What a week it has been.
Without boring you with the government background or my personal opinion on whether or not I think the moves this Government is making are right or wrong, what you need to know is that this past week my home department (along with many others) announced the implications of the overall recent budget cuts which includes staffing implications for many employees.
While I should be jumping for joy at the personal outcome for me, I am finding it challenging to hold back tears for so many reasons. To put it clearly, I was deemed 'not affected' by this week's staffing implications and this came as a HUGE relief to me. I feel as though some-how, some-way I dodged a very big bullet and I have take a moment to appreciate that and to thank my lucky stars for what this means to me and my family.
My job is stable, and appears to be for the foreseeable future, however, many of my close colleagues and personal friends are affected and now must go through a selection for retention and lay-off process to determine whether they can retain a position in the department or be declared surplus.
As I've mentioned briefly in the past, since returning to work after my maternity leave, I have been tasked with working on some of the communications activities surrounding the deficit reduction action plan.

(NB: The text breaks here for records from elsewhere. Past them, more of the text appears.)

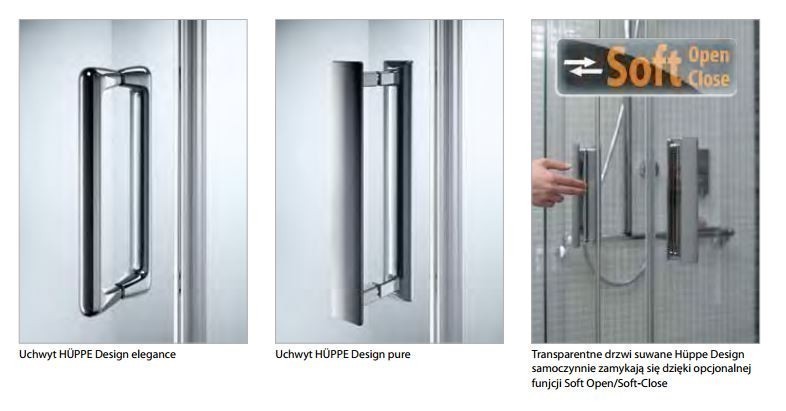 Huppe Design Pure drzwi skrzydłowe z częścią boczną do wnęki 110 cm wys.200 cm srebrny matowy przeźroczyste 8P7208.087.321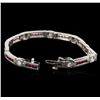 Image 3 : 14KT White Gold 2.40ctw Ruby and Diamond Bracelet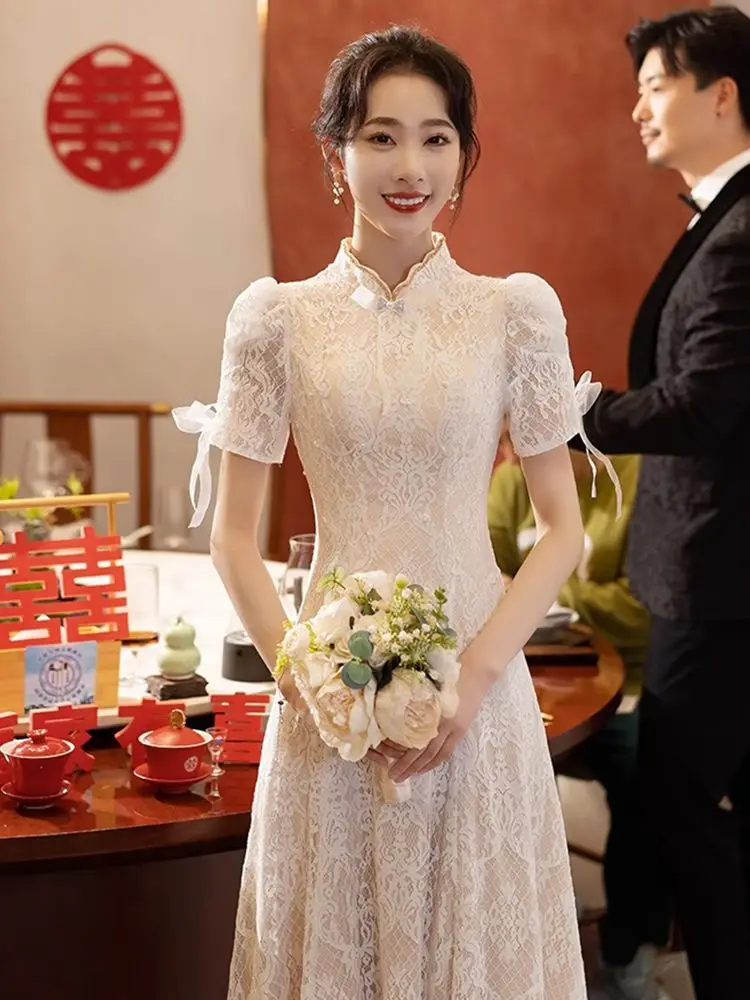 Китайский Чонсам Yourqipao для помолвки 2023, свадебные Потрясающие платья, женское платье для выпускного вечера, белая кружевная Маленькая вечерняя юбка для невесты
Китайский Чонсам Yourqipao для помолвки 2023, свадебные Потрясающие платья, женское платье для выпускного вечера, белая кружевная Маленькая вечерняя юбка для невесты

It has been a draining file... interesting and challenging, but also morally exhausting when your preparing products that will tell people (potentially yourself) they are at risk of losing their indeterminate position.

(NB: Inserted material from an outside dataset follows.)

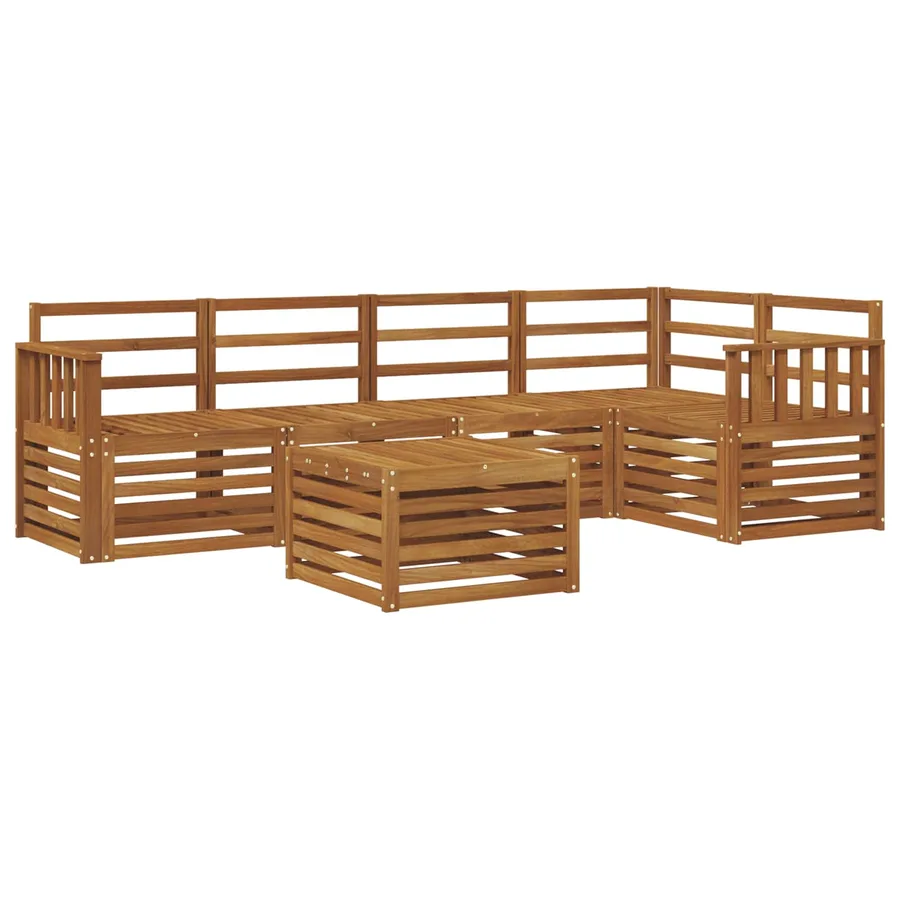 Ensemble de canapé d'angle 6 pcs Naturel Bois d'Acacia Massif - 2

I knew the day was coming when the cuts would have to be announced, and not knowing my own fate created a world of stress that I had underestimated. Upon learning that my position was not affected, I actually broke down in tears... because I was in shock of hearing the news, but also because I knew that my safety meant someone else was at risk of losing their position.
Last night the overload of stress caught up with me by way of a massive headache that felt crippling. It almost underlined for me everything I had been feeling all week.

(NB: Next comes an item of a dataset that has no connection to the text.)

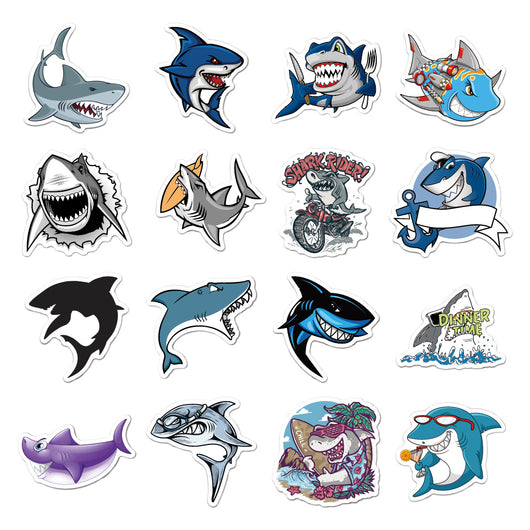 Set de 50 Stickers Tiburón Cartoon - Impermeables para Maletas, Patinetas y Decoración - Image 4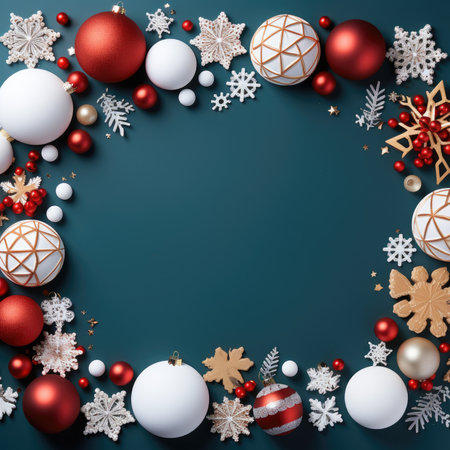 Christmas background baubles gifts decoration Template holiday commercial promotion post banner decorationsの素材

Working in an environment that has affected and non-affected people in the same group is challenging. It immediately creates a division between colleagues, and a segregation that you try not to acknowledge, yet it is there. Undergoing changes like these also drives workplace moral into the ground. I know personally I have hard time focusing on my day to day tasks when something like this is happening to my colleagues, and I am not the one who has to actually think about the next steps in the process. I can only imagine what this news has done to them and their personal lives. It is paralyzing in so many ways - and while I tell myself the good ones will make it through these retention processes, I know that some of them will not, because the exercise is designed to realize savings through the elimination of positions regardless of the individuals who hold those positions.
Its a mathematical equation that determines who is affected and who isn't, but it feels personal on so many levels. Those who are affected are feeling like somehow their work is inadequate, or their commitment to their position is in question and those who are unaffected are somehow positioned to look like their work speaks for itself. The truth of the matter is that some people who were unaffected by the cuts don't have the best performance records or half the commitment level of many of those individual who are affected (not in all cases, but in some). When you put all of these factors together you have a lot of people questioning the commitment of the department to employees in general when really, it appears they are just a number or box being moved around on an org chart rather than a person with skills and abilities and a dedication to the department's mission, vision, and overall values. I know that is not the intent of the exercise, but that is the reality from my perspective.
This last week has presented so many questions for what the future will hold, and many of them I still don't have answers for. I have had a very heavy heart over all of this, and while I am not deemed 'affected' this has, in so many ways, affected my professional and personal life.
I will take each day as it comes but I will not for a moment forget this experience or how it has impacted me on so many levels.